Sunday, April 24, 2011

Deck Gardening

Gardening on decks  has made a comeback that rivals the comebacks of Brett Favre, George Foreman or Evander Holyfield.  The new “green” movement, combined with the 100-mile diet has stimulated backyarders and urban farmers to rejuvenate their green space into black and green (as in soil and veggies).
But the new gardening enthusiasm has opened myriad new prospects for petunias and venues for veggies.  Across urban North America, rooftops are blooming with flowers, glowing with grass and topped with trees, as green roof technologies offer an assortment of benefits.  Indoor gardens, hydroponics and soilless systems grace countertops and coffee tables.  Even patios, verandas and decks relinquish space to pots and planters of all sorts.
This gardening phenomenon (don’t call it a craze!) offers even more opportunity for avid green-spacers.  Built-in growing stations – larger than pots, and with watering or light-guiding systems – are found on deck edges and parapets of balconies.  One of the most novel approaches is to design eco-friendly fences with recesses and alcoves for favourite flowers or fruit bushes. 
More than decorative, these planting spots add a chance to include fresh fruits and vegetables to your city diet, fresh from your own city farm. 
Some of these planters have been incorporated into wooden fences, offering a break from the visual straight-line perspective that conventional walled fences present.  Others have been built into stone retaining walls, or dry-stack fencing.  Still more fit nicely into cinder-block or split rail fences.  Indeed, planters constructed into fence lines can be included in any material system, from wood to PVC. 
Planters that have been included in the integrity of a fence also may add stability, offering reinforcement against wind load, and a solid footing for longer lines of continuous-run fencing.
But garden fences offer the ability to combine a variety of fence styles and materials in one run.  Simply by including climbing vines, like clematis, grapes, hops or scarlet runner, the galvanized chain link fence, open horizontal board fence or even split rail fence is provided with a decorative façade that hides the plainness of these materials.
Constructing these fences, though, requires a professional touch and a personal flair for eye appeal.  For this reason, homeowners are urged to work with a quality fence builder, to ensure that their dreams and mental images are realized in the final design.
While the days of back lot vegetable gardens are not likely to return to the prominence that they had in the 1940s, the new gardener sees significantly more options and avenues to explore his own inner gardener.  And fences, no longer, are a barrier to garden growth!

Monday, April 11, 2011

How to Use Deck Pads

The term “deck pad” actually is an inappropriate term for a construction product that most often is used inappropriately, largely because of its name.
Many of the cement blocks used as deck support blocks actually are nothing more than 15 by 15, 18 by 18 or 24 by 24 inch patio slabs.  These slabs are generally 1.5 to 2” thick, which is insufficient for most deck applications.  Rather, a thickness of 3 or more inches on a pad is needed to bear the weight of most deck posts.
In addition, because deck pads seem so simple to use, they are often installed incorrectly.  A deck pad for any sized deck needs to be installed only after a level area of the surface soil has been scraped away and a layer of one inch of sand per square foot laid down and packed in place, to allow for proper drainage.
By installing the pads in a manner that is not solid or level, excess weight bears down on a smaller area of the pad, and can contribute to the pad breaking.  If the pad and deck are installed on a sloped surface, the posts (generally 4 by 4 inch) rest unevenly on the surface, and may actually slip downward over time, resulting in partial or complete collapse of the deck.
One of the better deck pad designs “traps” the four by four post in a raised square of concrete, preventing it from slipping.  However, where the height of the deck exceeds two feet or more, those four by four supports become nothing more than free-standing stilts, relying on whatever anchor is used to hold them to the deck framework.  With repeated vibration, or even strong winds, those pillars may shift.
The most appropriate use for deck pads is where the deck is not elevated at too high a distance from the ground, and where the deck is not excessively large.

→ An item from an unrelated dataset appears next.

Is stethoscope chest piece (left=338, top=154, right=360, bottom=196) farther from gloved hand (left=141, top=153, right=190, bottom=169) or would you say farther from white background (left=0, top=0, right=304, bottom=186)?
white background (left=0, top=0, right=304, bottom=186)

In some situations, deck pads may be used to support small extensions, or in between piles that are secured in the ground.  In this manner, they act as supplementary supports.
Deck pads also can be used where the deck is securely anchored to the building, and where there is no angled pressure or weight on the pad.  Ideally, deck pads work best where the cupped square opening allows the deck beams to rest fully in the cradle, rather than on a short or long post.
In softer soils, deck pads will rise and fall with varying moisture content, resulting in uneven deck plates.  For this reason, they must be installed on packed porous surfaces.
Many cities specify, in their building codes, where pads may or may not be employed.  If you are in doubt, and if your region does not have its own building code, review that of a nearby city, to determine what they see as the minimum standard for the use of deck pads versus footings, piles or foundations.